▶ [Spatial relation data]
══════════
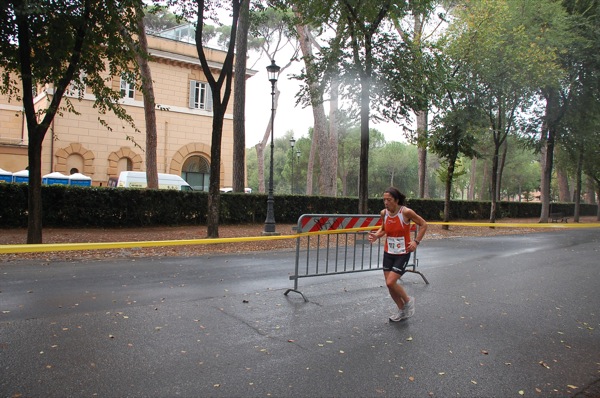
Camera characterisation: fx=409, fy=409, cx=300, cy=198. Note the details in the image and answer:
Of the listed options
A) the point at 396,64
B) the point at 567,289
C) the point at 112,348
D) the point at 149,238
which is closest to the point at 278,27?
the point at 396,64

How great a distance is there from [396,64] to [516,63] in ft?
26.3

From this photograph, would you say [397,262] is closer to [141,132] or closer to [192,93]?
[141,132]

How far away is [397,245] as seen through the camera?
5105mm

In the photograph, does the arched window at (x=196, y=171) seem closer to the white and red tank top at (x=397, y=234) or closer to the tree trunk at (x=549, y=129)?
the tree trunk at (x=549, y=129)

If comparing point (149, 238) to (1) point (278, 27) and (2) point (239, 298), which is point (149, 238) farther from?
(1) point (278, 27)

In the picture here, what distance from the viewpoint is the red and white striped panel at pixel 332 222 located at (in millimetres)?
6331

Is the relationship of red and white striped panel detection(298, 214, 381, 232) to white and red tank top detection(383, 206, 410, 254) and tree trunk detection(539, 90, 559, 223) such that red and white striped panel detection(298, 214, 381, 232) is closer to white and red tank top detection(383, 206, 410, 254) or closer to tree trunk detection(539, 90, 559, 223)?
white and red tank top detection(383, 206, 410, 254)

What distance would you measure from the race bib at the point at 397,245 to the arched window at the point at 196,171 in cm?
2490

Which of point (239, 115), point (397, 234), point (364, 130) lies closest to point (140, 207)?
point (239, 115)

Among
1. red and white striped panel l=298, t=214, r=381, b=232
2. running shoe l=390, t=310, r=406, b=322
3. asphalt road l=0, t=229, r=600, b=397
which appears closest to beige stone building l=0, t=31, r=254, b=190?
asphalt road l=0, t=229, r=600, b=397

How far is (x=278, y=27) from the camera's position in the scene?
36188 mm

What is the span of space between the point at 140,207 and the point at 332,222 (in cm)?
1032

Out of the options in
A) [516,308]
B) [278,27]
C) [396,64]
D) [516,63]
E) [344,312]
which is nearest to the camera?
[344,312]

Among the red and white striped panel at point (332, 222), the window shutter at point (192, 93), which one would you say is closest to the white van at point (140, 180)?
the window shutter at point (192, 93)
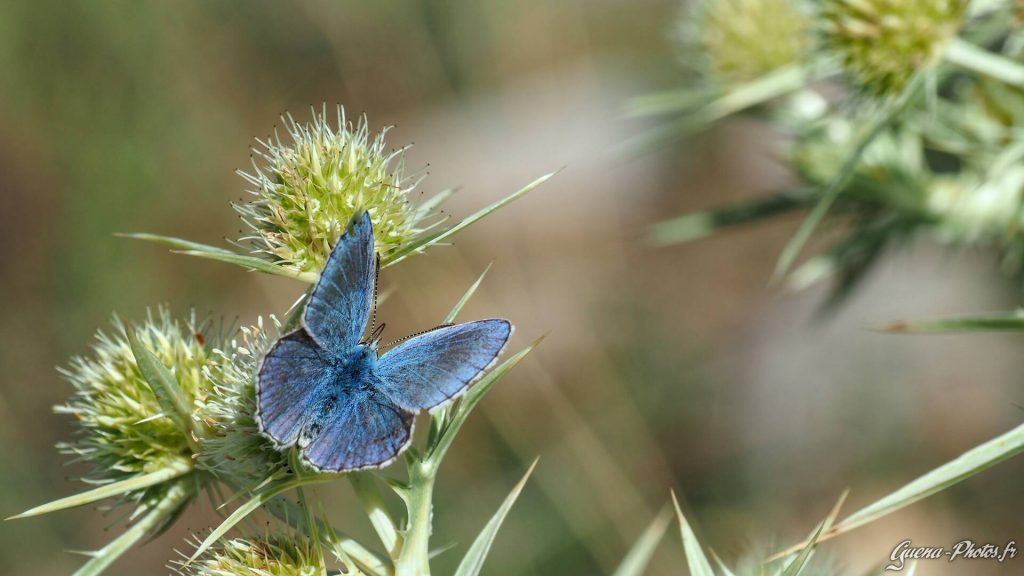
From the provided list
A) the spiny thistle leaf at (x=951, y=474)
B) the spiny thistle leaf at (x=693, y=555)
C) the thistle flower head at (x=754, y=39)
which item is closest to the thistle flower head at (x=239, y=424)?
the spiny thistle leaf at (x=693, y=555)

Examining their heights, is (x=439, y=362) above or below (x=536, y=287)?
below

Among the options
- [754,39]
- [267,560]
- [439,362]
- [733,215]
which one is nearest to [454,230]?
[439,362]

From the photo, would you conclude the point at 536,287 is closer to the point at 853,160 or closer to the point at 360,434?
the point at 853,160

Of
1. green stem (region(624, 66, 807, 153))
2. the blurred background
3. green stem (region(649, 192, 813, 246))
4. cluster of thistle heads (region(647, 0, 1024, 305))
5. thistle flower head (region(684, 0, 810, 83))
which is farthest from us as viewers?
the blurred background

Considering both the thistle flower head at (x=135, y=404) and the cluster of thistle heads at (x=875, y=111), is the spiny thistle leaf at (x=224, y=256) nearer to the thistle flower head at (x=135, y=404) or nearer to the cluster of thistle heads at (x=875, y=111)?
the thistle flower head at (x=135, y=404)

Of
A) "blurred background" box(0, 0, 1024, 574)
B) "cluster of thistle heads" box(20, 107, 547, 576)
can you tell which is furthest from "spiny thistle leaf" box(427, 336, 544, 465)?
"blurred background" box(0, 0, 1024, 574)

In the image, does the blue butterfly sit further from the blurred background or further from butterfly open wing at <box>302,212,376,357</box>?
the blurred background
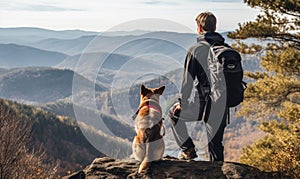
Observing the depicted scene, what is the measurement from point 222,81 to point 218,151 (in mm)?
1566

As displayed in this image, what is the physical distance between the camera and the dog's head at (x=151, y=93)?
642cm

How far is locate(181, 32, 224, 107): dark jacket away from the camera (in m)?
5.96

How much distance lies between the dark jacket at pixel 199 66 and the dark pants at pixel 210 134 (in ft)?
1.04

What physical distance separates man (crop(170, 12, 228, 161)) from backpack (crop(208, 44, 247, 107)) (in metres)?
0.14

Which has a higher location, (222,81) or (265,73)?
(222,81)

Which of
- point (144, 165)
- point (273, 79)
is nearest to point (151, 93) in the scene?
point (144, 165)

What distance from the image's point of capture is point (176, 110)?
6426mm

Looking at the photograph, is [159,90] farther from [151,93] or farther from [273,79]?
[273,79]

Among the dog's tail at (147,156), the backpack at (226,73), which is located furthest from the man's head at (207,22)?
the dog's tail at (147,156)

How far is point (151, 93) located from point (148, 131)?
0.72 m

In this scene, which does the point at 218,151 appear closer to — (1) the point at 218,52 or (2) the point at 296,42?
(1) the point at 218,52

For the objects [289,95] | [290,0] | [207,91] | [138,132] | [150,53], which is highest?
[290,0]

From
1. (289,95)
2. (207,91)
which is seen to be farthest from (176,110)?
(289,95)

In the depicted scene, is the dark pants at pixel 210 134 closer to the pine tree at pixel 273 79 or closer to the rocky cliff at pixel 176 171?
the rocky cliff at pixel 176 171
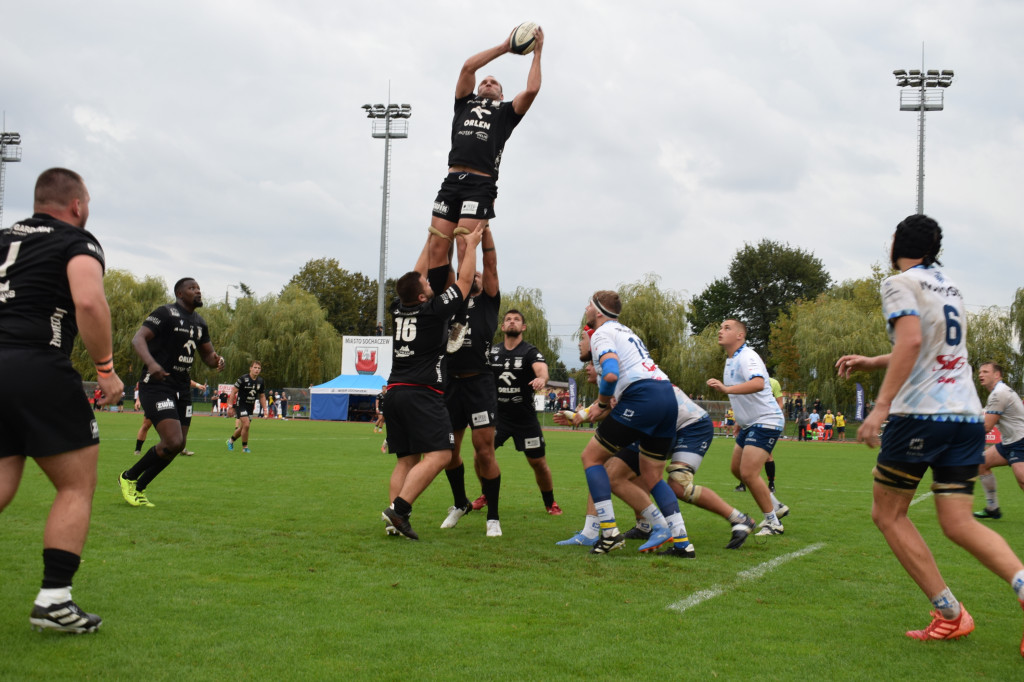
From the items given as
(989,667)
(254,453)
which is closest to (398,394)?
(989,667)

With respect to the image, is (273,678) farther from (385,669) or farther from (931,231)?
(931,231)

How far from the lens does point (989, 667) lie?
400cm

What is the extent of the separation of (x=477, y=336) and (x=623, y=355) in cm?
194

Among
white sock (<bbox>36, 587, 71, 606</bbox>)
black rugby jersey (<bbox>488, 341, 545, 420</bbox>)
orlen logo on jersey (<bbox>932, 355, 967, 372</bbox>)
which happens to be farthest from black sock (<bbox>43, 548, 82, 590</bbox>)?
black rugby jersey (<bbox>488, 341, 545, 420</bbox>)

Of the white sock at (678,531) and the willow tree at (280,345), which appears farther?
the willow tree at (280,345)

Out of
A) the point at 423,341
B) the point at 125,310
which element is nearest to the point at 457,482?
the point at 423,341

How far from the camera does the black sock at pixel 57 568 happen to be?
4.13m

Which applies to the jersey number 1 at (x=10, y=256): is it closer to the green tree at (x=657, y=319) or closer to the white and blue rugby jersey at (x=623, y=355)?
the white and blue rugby jersey at (x=623, y=355)

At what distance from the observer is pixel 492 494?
26.4 ft

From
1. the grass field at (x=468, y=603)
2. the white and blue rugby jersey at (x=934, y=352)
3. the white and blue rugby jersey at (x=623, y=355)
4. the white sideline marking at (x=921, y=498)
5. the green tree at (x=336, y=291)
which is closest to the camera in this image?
the grass field at (x=468, y=603)

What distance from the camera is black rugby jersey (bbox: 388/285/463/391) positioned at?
726 cm

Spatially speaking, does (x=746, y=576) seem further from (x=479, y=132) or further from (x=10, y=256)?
(x=10, y=256)

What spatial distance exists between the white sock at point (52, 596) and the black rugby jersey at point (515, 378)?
19.6 feet

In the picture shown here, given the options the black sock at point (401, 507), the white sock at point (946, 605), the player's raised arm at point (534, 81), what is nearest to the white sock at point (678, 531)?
the black sock at point (401, 507)
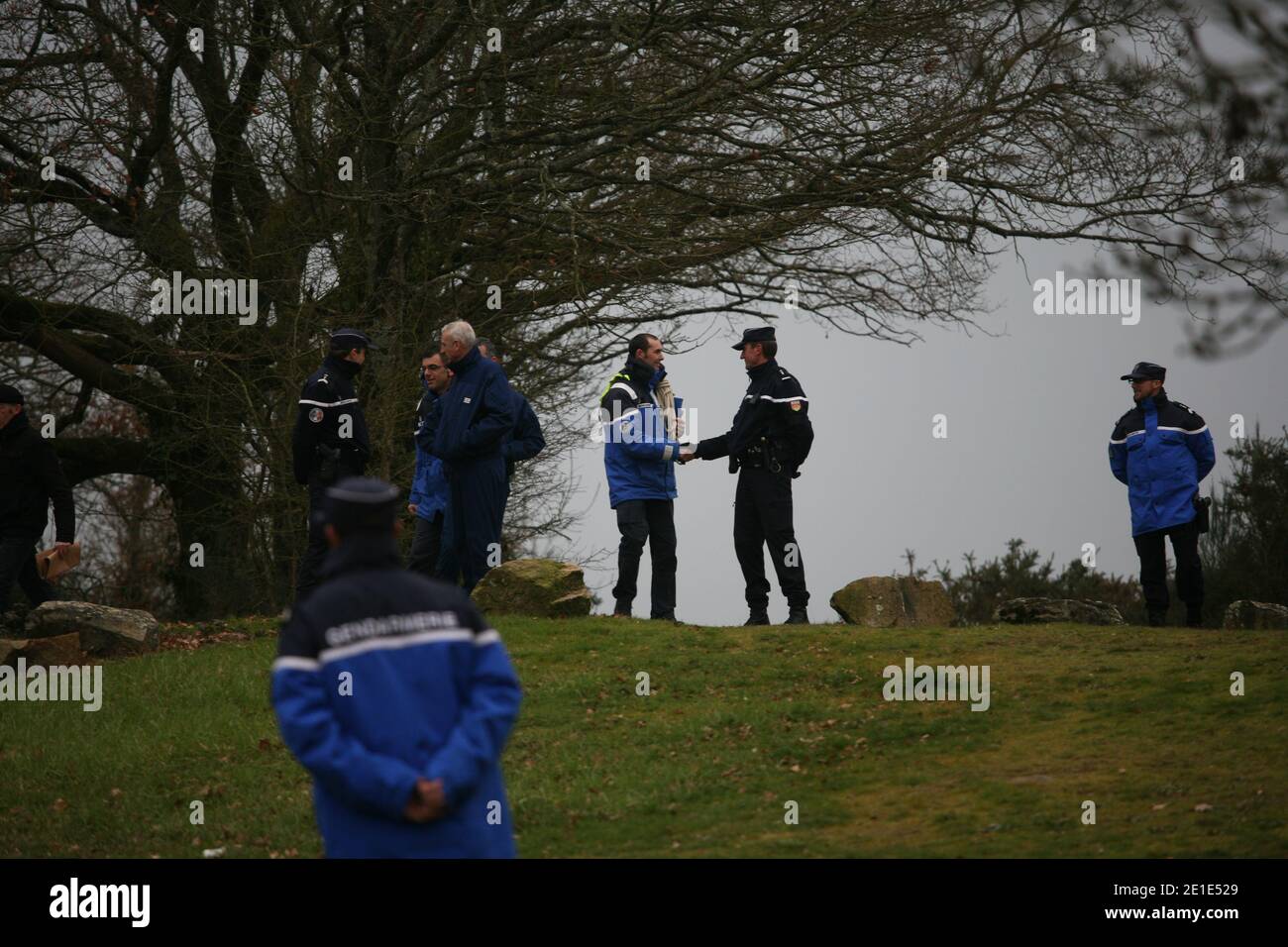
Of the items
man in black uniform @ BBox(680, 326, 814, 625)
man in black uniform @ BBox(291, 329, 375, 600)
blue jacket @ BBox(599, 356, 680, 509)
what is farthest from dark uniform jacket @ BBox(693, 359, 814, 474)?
man in black uniform @ BBox(291, 329, 375, 600)

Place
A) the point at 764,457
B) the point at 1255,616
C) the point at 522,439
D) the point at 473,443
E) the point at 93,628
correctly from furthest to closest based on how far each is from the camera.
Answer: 1. the point at 93,628
2. the point at 1255,616
3. the point at 764,457
4. the point at 522,439
5. the point at 473,443

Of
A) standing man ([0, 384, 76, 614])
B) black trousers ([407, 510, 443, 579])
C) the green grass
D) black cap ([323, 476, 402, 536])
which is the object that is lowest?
the green grass

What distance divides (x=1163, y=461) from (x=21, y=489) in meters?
10.3

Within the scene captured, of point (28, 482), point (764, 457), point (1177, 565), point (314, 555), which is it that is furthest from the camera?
point (1177, 565)

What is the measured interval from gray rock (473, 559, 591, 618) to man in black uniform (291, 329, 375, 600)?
285 cm

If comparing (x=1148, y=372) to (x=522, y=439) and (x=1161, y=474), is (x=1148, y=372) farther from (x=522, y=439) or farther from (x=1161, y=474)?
(x=522, y=439)

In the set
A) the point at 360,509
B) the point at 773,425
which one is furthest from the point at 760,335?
the point at 360,509

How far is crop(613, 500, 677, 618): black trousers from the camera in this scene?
1406 centimetres

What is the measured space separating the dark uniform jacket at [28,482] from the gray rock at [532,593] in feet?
12.8

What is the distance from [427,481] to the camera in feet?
46.4

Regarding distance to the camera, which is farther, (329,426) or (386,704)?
(329,426)

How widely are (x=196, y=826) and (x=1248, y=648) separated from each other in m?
7.93

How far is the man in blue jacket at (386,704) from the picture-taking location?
525 centimetres

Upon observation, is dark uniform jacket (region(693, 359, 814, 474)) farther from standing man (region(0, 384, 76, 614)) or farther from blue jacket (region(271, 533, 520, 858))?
blue jacket (region(271, 533, 520, 858))
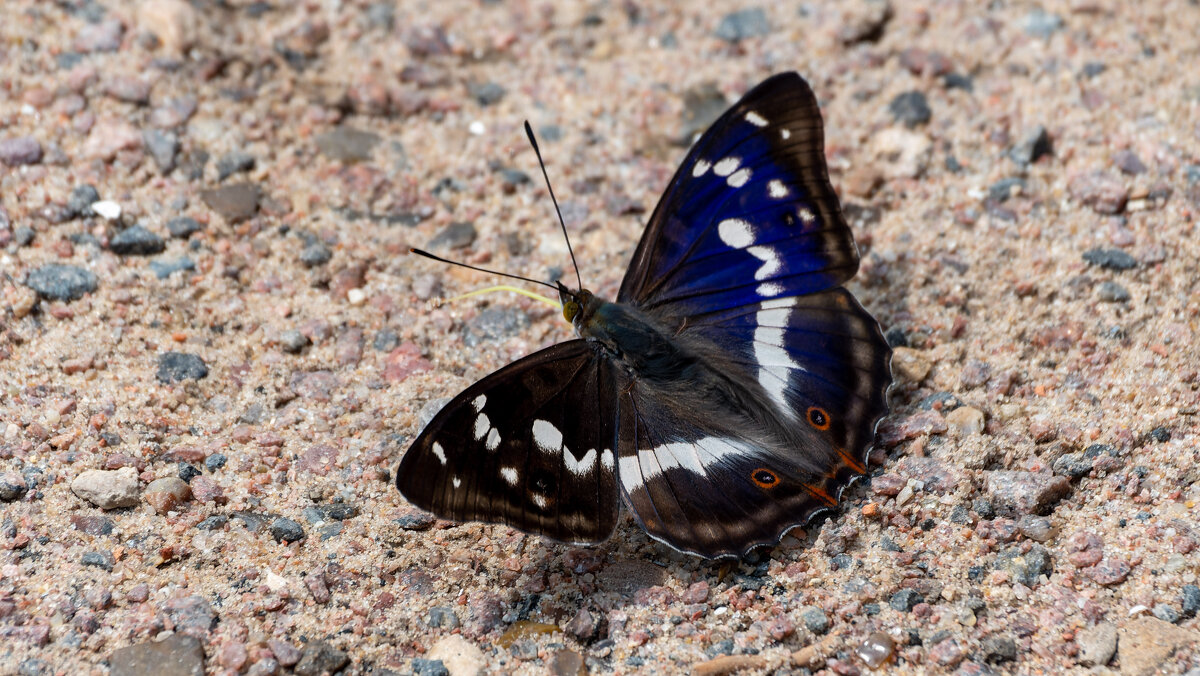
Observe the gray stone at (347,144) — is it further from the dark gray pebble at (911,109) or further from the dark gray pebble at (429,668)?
the dark gray pebble at (429,668)

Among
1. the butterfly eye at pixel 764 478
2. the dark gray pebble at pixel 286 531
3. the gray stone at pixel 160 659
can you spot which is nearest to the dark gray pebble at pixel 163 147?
the dark gray pebble at pixel 286 531

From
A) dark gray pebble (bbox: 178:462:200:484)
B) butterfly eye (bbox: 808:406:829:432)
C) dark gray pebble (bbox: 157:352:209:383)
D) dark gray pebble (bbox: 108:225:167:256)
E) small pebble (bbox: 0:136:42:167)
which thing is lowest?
dark gray pebble (bbox: 178:462:200:484)

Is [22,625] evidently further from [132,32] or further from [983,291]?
[983,291]

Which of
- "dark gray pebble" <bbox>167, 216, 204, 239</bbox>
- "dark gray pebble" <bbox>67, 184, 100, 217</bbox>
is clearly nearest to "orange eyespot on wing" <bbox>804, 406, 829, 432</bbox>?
"dark gray pebble" <bbox>167, 216, 204, 239</bbox>

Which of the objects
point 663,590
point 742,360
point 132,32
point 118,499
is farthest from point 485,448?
point 132,32

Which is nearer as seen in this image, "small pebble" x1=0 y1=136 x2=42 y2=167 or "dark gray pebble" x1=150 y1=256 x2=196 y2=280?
"dark gray pebble" x1=150 y1=256 x2=196 y2=280

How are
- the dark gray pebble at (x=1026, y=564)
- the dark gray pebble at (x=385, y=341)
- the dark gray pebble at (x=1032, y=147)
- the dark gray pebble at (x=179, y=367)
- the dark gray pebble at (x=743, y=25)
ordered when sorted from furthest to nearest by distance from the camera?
the dark gray pebble at (x=743, y=25)
the dark gray pebble at (x=1032, y=147)
the dark gray pebble at (x=385, y=341)
the dark gray pebble at (x=179, y=367)
the dark gray pebble at (x=1026, y=564)

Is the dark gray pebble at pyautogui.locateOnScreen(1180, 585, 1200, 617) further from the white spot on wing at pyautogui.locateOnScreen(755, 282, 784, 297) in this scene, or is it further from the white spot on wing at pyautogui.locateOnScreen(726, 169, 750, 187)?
the white spot on wing at pyautogui.locateOnScreen(726, 169, 750, 187)
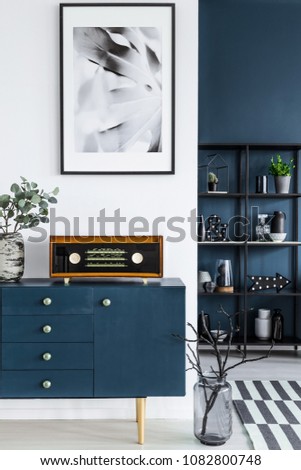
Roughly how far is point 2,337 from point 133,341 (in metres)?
0.59

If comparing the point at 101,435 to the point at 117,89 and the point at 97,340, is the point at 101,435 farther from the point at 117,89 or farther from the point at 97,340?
the point at 117,89

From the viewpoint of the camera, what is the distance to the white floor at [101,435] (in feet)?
8.18

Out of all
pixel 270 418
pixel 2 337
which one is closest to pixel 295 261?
pixel 270 418

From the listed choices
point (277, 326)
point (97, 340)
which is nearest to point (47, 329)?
point (97, 340)

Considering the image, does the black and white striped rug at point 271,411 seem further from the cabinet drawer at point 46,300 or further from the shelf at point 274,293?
the cabinet drawer at point 46,300

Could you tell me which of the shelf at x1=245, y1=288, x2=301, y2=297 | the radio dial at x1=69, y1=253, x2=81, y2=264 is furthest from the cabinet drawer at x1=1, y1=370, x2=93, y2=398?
the shelf at x1=245, y1=288, x2=301, y2=297

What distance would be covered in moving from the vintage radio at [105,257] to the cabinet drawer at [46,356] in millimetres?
326

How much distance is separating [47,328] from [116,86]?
1264mm

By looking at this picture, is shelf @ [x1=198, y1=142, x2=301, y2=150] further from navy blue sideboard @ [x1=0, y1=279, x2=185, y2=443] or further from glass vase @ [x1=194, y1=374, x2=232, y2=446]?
glass vase @ [x1=194, y1=374, x2=232, y2=446]

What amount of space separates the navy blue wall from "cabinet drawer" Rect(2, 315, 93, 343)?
258 cm

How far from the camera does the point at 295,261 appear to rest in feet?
15.2

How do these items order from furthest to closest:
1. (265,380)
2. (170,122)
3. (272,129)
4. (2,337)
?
(272,129), (265,380), (170,122), (2,337)

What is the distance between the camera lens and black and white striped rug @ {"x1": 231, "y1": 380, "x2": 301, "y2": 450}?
2586 millimetres
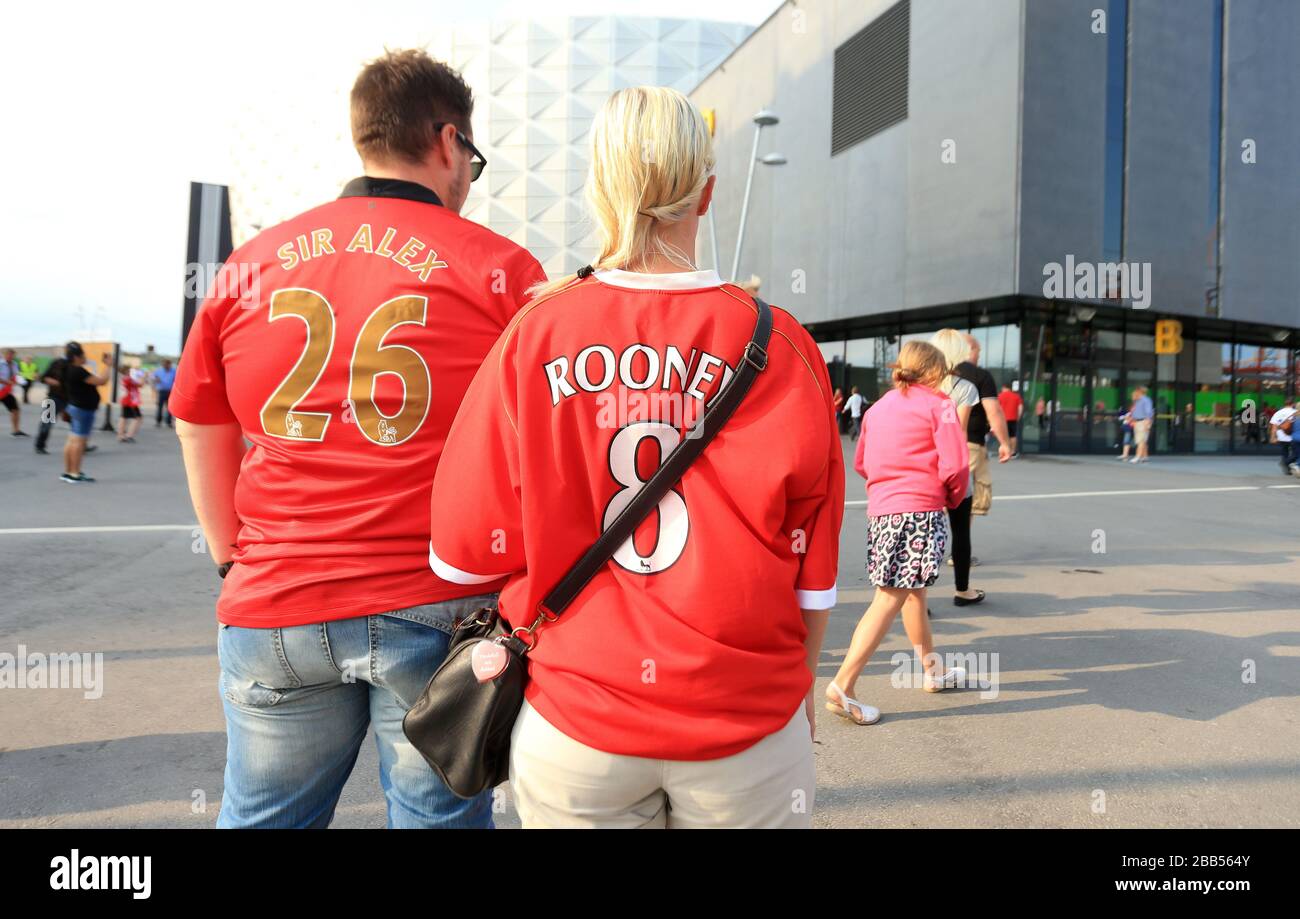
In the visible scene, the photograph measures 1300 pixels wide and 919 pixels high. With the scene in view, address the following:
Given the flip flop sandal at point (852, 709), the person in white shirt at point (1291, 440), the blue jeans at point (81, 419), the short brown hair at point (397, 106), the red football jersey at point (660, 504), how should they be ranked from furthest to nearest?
the person in white shirt at point (1291, 440) < the blue jeans at point (81, 419) < the flip flop sandal at point (852, 709) < the short brown hair at point (397, 106) < the red football jersey at point (660, 504)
══════════
▶ [What is expected]
Rewrite the items starting at the line that contains "From the listed choices" and ending at the line that contains "2586 millimetres", switching "vintage radio" to "old radio" and leaving everything else unchanged.

▶ [Correct output]
From the listed choices
point (277, 326)
point (97, 340)
which is nearest to point (47, 329)?
point (97, 340)

Considering the image, does the black and white striped rug at point 271,411 seem further from the cabinet drawer at point 46,300 or further from the shelf at point 274,293?
the cabinet drawer at point 46,300

Could you tell me which of the shelf at x1=245, y1=288, x2=301, y2=297 | the radio dial at x1=69, y1=253, x2=81, y2=264 is furthest from the cabinet drawer at x1=1, y1=370, x2=93, y2=398?
the shelf at x1=245, y1=288, x2=301, y2=297

What distance would be covered in moving from the old radio at [105,257] to the cabinet drawer at [46,356] in millimetres?
326

How much distance is separating [47,328] from [116,86]?
1264mm

By looking at this picture, is shelf @ [x1=198, y1=142, x2=301, y2=150] further from navy blue sideboard @ [x1=0, y1=279, x2=185, y2=443] or further from glass vase @ [x1=194, y1=374, x2=232, y2=446]?
glass vase @ [x1=194, y1=374, x2=232, y2=446]

What amount of space separates the navy blue wall from "cabinet drawer" Rect(2, 315, 93, 343)?
258 cm

How far from the camera does the point at 295,261 appear to rest in feet?
15.2

How do these items order from furthest to closest:
1. (265,380)
2. (170,122)
3. (272,129)
4. (2,337)
?
(272,129), (265,380), (170,122), (2,337)

What is the distance between the camera lens and black and white striped rug @ {"x1": 231, "y1": 380, "x2": 301, "y2": 450}?
2586 millimetres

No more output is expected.